▶ Page extract:
Genome-wide association studies provide a powerful means of identifying loci and genes contributing to disease, but in many cases, the related cell types/states through which genes confer disease risk remain unknown. Deciphering such relationships is important for identifying pathogenic processes and developing therapeutics. Researchers from the Broad Institute of MIT and Harvard have developed sc-linker, a framework for integrating single-cell RNA-sequencing, epigenomic SNP-to-gene maps and genome-wide association study summary statistics to infer the underlying cell types and processes by which genetic variants influence disease. The inferred disease enrichments recapitulated known biology and highlighted notable cell-disease relationships, including γ-aminobutyric acid-ergic neurons in major depressive disorder, a disease-dependent M-cell program in ulcerative colitis and a disease-specific complement cascade process in multiple sclerosis. In autoimmune disease, both healthy and disease-dependent immune cell-type programs were associated, whereas only disease-dependent epithelial cell programs were prominent, suggesting a role in disease response rather than initiation. This framework provides a powerful approach for identifying the cell types and cellular processes by which genetic variants influence disease.

▶ Material shown:
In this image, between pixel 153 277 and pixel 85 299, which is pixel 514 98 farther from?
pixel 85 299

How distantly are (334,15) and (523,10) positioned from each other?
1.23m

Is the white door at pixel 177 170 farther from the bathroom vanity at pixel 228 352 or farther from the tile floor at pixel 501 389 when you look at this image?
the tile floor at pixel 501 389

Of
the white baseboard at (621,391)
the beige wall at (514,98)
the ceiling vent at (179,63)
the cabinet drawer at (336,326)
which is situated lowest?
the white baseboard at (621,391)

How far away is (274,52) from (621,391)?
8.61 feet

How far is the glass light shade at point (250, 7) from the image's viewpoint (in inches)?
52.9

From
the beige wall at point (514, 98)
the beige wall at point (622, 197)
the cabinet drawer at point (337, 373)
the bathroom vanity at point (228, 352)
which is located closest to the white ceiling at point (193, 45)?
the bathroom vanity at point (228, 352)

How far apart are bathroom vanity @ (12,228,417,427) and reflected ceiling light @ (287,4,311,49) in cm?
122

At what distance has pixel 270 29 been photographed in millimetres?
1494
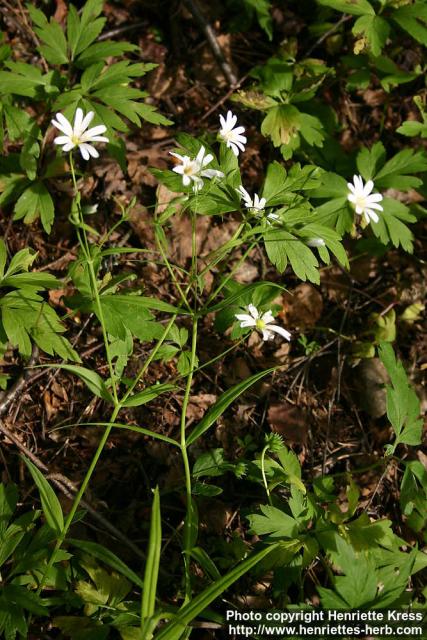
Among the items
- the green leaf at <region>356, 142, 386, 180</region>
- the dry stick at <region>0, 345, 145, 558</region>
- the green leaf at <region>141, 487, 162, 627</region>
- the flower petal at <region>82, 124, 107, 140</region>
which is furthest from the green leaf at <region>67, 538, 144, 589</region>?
the green leaf at <region>356, 142, 386, 180</region>

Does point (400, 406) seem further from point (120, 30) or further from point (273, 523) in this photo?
point (120, 30)

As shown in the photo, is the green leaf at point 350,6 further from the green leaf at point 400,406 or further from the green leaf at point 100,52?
the green leaf at point 400,406

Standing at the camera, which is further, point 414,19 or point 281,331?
point 414,19

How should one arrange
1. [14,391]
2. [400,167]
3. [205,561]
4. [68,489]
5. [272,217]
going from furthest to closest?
[400,167]
[14,391]
[68,489]
[272,217]
[205,561]

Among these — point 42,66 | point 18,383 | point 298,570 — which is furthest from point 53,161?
point 298,570

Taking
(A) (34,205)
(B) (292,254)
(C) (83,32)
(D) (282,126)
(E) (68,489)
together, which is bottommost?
(E) (68,489)

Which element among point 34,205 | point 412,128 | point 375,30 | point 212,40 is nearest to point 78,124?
point 34,205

▶ Exercise requirements:
- a) According to the sc-linker summary, which institution's researchers developed sc-linker?
- b) Please continue the sc-linker summary after its final sentence with a few more sentences.
The records have no connection to the sc-linker summary.

▶ Written answers:
- a) The Broad Institute of MIT and Harvard.

- b)
Approach for identifying disease-critical cell types and cellular processes
by integration of single-cell profiles and human genetics
a, The sc-linker framework. Left: input. scRNA-seq (top) and GWAS (bottom) data. Middle and right: step 1: deriving cell-type, disease-dependent and cellular process gene programs from scRNA-seq (top) and associating SNPs with traits from human GWASs (bottom). Step 2: generation of SNP annotations. Gene programs are linked to SNPs by enhancer–gene-linking strategies to generate SNP annotations. Step 3: S-LDSC is applied to the resulting SNP annotations to evaluate heritability enrichment for a trait. b, Constructing gene programs. Top: cell-type programs of genes specifically expressed in one cell type versus others. Middle: disease-dependent programs of genes specifically expressed in cells of the same type in disease versus healthy samples. Bottom: cellular process programs of genes co-varying either within or across cell subsets; these programs may be healthy specific, disease specific or shared. c, Examples of disease–gene, program–gene relationships recovered by our framework.